Le dernier rôle de Jean-Pierre Melville

Le 2 avril 1973, pour ma première émission de télévision Ouvrez les guillemets, sur la première chaîne, j’avais enrôlé Gilles Lapouge comme chroniqueur de littérature générale. Nous avions travaillé ensemble au Figaro littéraire, nous étions amis et j’appréciais autant le journaliste que l’écrivain, en particulier pour l’élégance et les saveurs de son écriture.

« Durant la première émission, écrit Gilles Lapouge, j’ai parlé du livre d’Ismail Kadaré, Chronique de la ville de pierre. Le lendemain, Jacqueline Baudrier, la patronne, a félicité Pivot. Quant à moi, il m’a été reproché le choix stupide d’un romancier que personne ne connaissait, un Albanais en plus ! Décidément, je ne valais rien et d’ailleurs je ne savais pas parler. J’ai tout de suite été naufragé », En toute liberté.

Gilles Lapouge exagère un peu. Il a admirablement parlé de Kadaré — choix judicieux — mais trop longuement, ce qui a énervé des professionnels de la télé. Il raconte ensuite que pour empêcher son éviction, j’ai mis ma démission dans la balance. Il m’a suffi de dire à Jacqueline Baudrier que nous étions l’un et l’autre des débutants et que nous continuerions l’un et l’autre, ensemble, à nous améliorer.

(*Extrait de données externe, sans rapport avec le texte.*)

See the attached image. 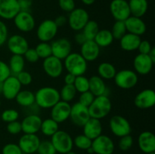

Parmi les chroniqueurs d’Ouvrez les guillemets, Jean-Pierre Melville tenait une fois par mois la rubrique des romans policiers. J’étais un fan de ce metteur en scène austère qui avait réalisé de magnifiques films noirs comme Le Doulos, Le Deuxième Souffle, Le Samouraï, Le Cercle rouge. Depuis l’échec commercial d’Un flic, il ne tournait plus guère. J’ai pensé que faire la critique des polars à la télévision l’amuserait. On me rapporta qu’il avait un caractère ombrageux, très soupe au lait, et qu’il lui serait difficile sur le plateau de n’en être pas le patron. On verrait bien. Il accepta tout de suite, avec une satisfaction surprenante.

Dès le lendemain de sa première prestation, intelligente, pleine d’autorité, sur Émile Gaboriau, Conan Doyle et James Cain notamment, il me demanda de passer le voir, rue Jenner, dans le XIIIe arrondissement, où il possédait des studios qui avaient brûlé quelques années auparavant. Mes questions, mes enchaînements ne lui avaient-ils pas plu ? Ne lui avais-je pas laissé assez de temps pour s’exprimer ? Non, de ce côté, tout allait bien. Mais la mise en scène de l’émission était déplorable. Si je ne changeais pas de réalisateur, je courais à la catastrophe !

Le réalisateur était Claude Barma, l’une des gloires de la télévision de l’époque (Belphégor, Les Enquêtes du commissaire Maigret, Les Rois maudits, etc.). Il est vrai que sa spécialité était la fiction et non la retransmission en direct de conversations de plateau. Mais c’était Barma ! À la télévision, une renommée égale à celle de Melville au cinéma.

Le cinéaste reprochait au « téléaste » d’avoir planté un embrouillamini de canapés et de fauteuils dans lesquels les invités se tournaient le dos et devaient risquer le torticolis pour suivre les dialogues auxquels ils ne participaient pas. Pourquoi m’obliger à faire trois ou quatre déplacements pendant l’émission alors que je serais plus à l’aise sur un seul siège autour duquel les écrivains et chroniqueurs seraient groupés ? Pourquoi filmer compliqué quand on peut faire simple ?

Il y avait du vrai dans les critiques de Melville, en particulier les disgracieuses torsions des invités sur leurs chaises ou dans les canapés. Mais allez dire cela au populaire, sympathique mais susceptible Claude Barma ! À la télévision, je n’étais encore qu’un béjaune pour qui un plateau, son mobilier, les places des caméras dessinaient une géométrie mystérieuse. Si je me risquais à en contester l’efficacité et l’harmonie, Barma comprendrait aussitôt que j’avais été embobiné par Melville. Déjà qu’il avait jugé décevante sa première intervention dans l’émission !

Il n’y en eut pas de seconde, Jean-Pierre Melville ayant refusé, un mois après, de cautionner par sa présence la mise en scène de Claude Barma. Magazine d’hommage aux mots et à la littérature, Ouvrez les guillemets débutait par une guerre des images. Je regrettais beaucoup d’avoir perdu Melville. Trois mois après, c’est toute la France qui regrettait sa disparition.